--- Excerpted text ---
Two time factors emerged, one around immediacy and the other around 24-hour access. Participants said they were attracted by the immediate and quick access to a counselor. In this situation, contact was typically in response to distress related to gambling behavior and wanting to speak with someone immediately. For others, accessing online counseling was a spontaneous decision that was facilitated by the absence of an appointment process: “It was available; I saw the literature at the club earlier tonight and thought I’d give it a go” (female, 40-44 age group, 3:14 am).
Similarly, 24-hour access was attractive as it provided a help-seeking option at a convenient time, including evenings, overnight, and weekends. A small number of participants described a preference for accessing online counseling from home. For these participants, the physical comfort and not having to go to an office was attractive. For others, online counseling provided a low cost option in which a landline was not available to call a helpline (mobile telephone calls to helplines are charged at standard call rate).
Service System Access
Approximately one-third (34.2%) of participants stated the reason for using online counseling was related to service system access, although only 17.3% cited service system access as a reason for recommending online counseling to others. Specifically, 16.7% of participants identified online counseling as a good first step in both disclosing the gambling problem for the first time and accessing counseling: “I thought that it was a good place to start to get a feel for what I should and may expect from going to see a counselor face to face. It was a good first step and the online counselor provided information for me to go see a counselor” (male, 30-34 age group).
Sixteen participants cited dissatisfaction with other help (7.2%). This included a range of issues, such as wait lists or helplines not answering and unsatisfying interactions with counselors from other services. Some participants said they had tried everything else and were seeking a different perspective. In addition, 4 participants said that they did not know what other services were available or were not able to find any information on other options.
Referral to online counseling via advertising, word of mouth, and referral from other services was stated as a reason for using online counseling by 16 participants. Advertising and word of mouth were the reasons 11 participants came to the site, and included online and television advertising, as well as information found via search engines, gambling venues, or other websites. Two participants said that they chanced across the site and decided to “give it a go.” For 5 participants, online counseling provided a referral to other forms of help: “Initially did online counseling to enquire about face-to-face counseling. It was also an opportunity to experience it for the first time” (male, 35-39 age group).
Only 3 participants stated they used online counseling as an adjunct to other treatment. For these participants, it was a method of accessing support between counseling appointments, for relapse prevention, or when their counselor was unavailable.
Thirty-three participants (26.6%) reported that they preferred online counseling to face-to-face or telephone counseling because of modality-specific features, with 17.9% citing these factors as a reason for recommendation. This included a preference to talk to, or through, a computer rather than face to face. For these participants, the experience of chatting online was viewed as easier than talking face to face or via the telephone: “It’s easier to talk to a screen” (female, 25-29 age group).
Participants identified a range of online counseling features as attractive, including the extended delivery time (ie, time to think and reflect), the capacity to review and save transcripts, as well as the act of writing over speaking. One participant also suggested this was a reason for recommending online counseling: “It’s less pressure. Writing actually makes you think about the situation in a logical [way]. Helps make order out of chaos” (male, 40-44 age group).
--- Given data ---
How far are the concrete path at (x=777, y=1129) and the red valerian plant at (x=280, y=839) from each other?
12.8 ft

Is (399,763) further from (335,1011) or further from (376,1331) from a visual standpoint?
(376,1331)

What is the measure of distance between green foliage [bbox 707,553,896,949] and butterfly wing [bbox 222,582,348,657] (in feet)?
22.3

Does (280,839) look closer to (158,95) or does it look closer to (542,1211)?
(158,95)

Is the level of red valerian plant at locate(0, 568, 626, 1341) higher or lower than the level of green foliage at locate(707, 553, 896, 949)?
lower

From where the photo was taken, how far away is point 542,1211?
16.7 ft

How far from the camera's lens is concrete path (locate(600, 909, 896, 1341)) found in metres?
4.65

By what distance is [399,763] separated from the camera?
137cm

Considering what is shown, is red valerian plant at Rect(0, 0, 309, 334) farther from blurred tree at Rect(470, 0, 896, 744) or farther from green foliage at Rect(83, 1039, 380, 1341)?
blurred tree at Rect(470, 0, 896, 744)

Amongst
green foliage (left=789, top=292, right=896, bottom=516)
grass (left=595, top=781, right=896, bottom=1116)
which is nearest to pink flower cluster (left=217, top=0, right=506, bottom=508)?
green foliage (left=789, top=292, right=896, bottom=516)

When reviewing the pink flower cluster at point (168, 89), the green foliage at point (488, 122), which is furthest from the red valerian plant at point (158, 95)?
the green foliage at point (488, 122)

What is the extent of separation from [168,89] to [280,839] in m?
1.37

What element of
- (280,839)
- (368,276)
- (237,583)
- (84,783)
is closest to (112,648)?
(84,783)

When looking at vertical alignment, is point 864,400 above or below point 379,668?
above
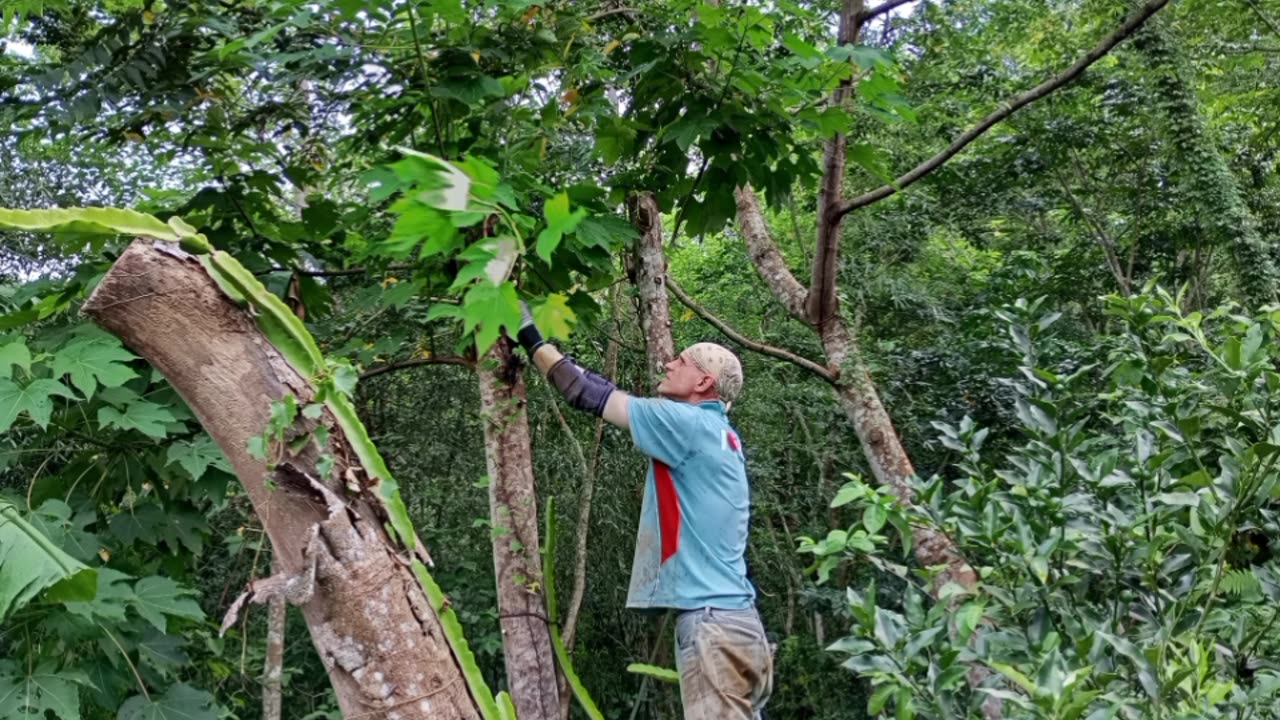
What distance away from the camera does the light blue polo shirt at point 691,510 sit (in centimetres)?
293

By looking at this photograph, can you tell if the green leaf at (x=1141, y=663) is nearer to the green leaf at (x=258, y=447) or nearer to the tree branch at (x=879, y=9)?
the green leaf at (x=258, y=447)

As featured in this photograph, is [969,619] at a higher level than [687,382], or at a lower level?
lower

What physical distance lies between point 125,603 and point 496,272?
5.47 feet

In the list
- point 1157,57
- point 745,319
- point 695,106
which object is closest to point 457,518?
point 745,319

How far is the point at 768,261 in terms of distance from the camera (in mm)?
4668

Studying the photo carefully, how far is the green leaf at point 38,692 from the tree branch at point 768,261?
317 centimetres

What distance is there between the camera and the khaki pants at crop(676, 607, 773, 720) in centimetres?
288

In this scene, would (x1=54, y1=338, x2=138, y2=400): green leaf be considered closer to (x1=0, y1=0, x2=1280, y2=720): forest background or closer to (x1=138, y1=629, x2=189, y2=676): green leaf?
(x1=0, y1=0, x2=1280, y2=720): forest background

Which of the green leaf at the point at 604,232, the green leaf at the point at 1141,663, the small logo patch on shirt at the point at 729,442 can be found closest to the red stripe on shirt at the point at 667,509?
the small logo patch on shirt at the point at 729,442

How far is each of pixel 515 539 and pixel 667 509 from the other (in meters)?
0.48

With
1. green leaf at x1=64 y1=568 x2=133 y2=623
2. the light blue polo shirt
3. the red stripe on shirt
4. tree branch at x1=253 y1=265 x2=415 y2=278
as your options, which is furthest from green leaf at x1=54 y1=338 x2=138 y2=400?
the red stripe on shirt

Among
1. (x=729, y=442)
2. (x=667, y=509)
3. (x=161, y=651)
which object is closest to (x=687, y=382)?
(x=729, y=442)

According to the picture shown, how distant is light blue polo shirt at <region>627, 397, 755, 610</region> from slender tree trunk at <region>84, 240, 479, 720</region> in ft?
3.70

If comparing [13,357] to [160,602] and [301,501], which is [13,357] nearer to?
[160,602]
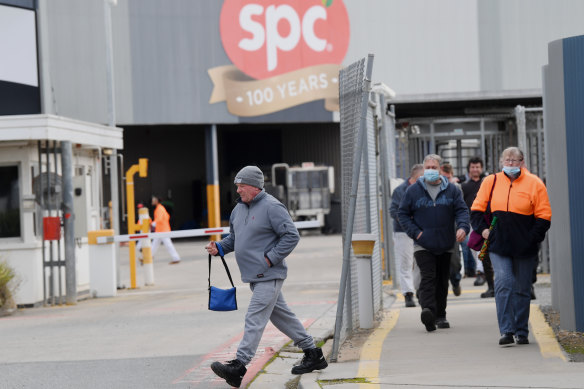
---
▸ **Exercise requirements**
Rewrite the text on online gambling counseling from "Participants identified a" up to and including "40-44 age group).", swapping "transcripts" for "chat records".

▸ **Exercise solution**
Participants identified a range of online counseling features as attractive, including the extended delivery time (ie, time to think and reflect), the capacity to review and save chat records, as well as the act of writing over speaking. One participant also suggested this was a reason for recommending online counseling: “It’s less pressure. Writing actually makes you think about the situation in a logical [way]. Helps make order out of chaos” (male, 40-44 age group).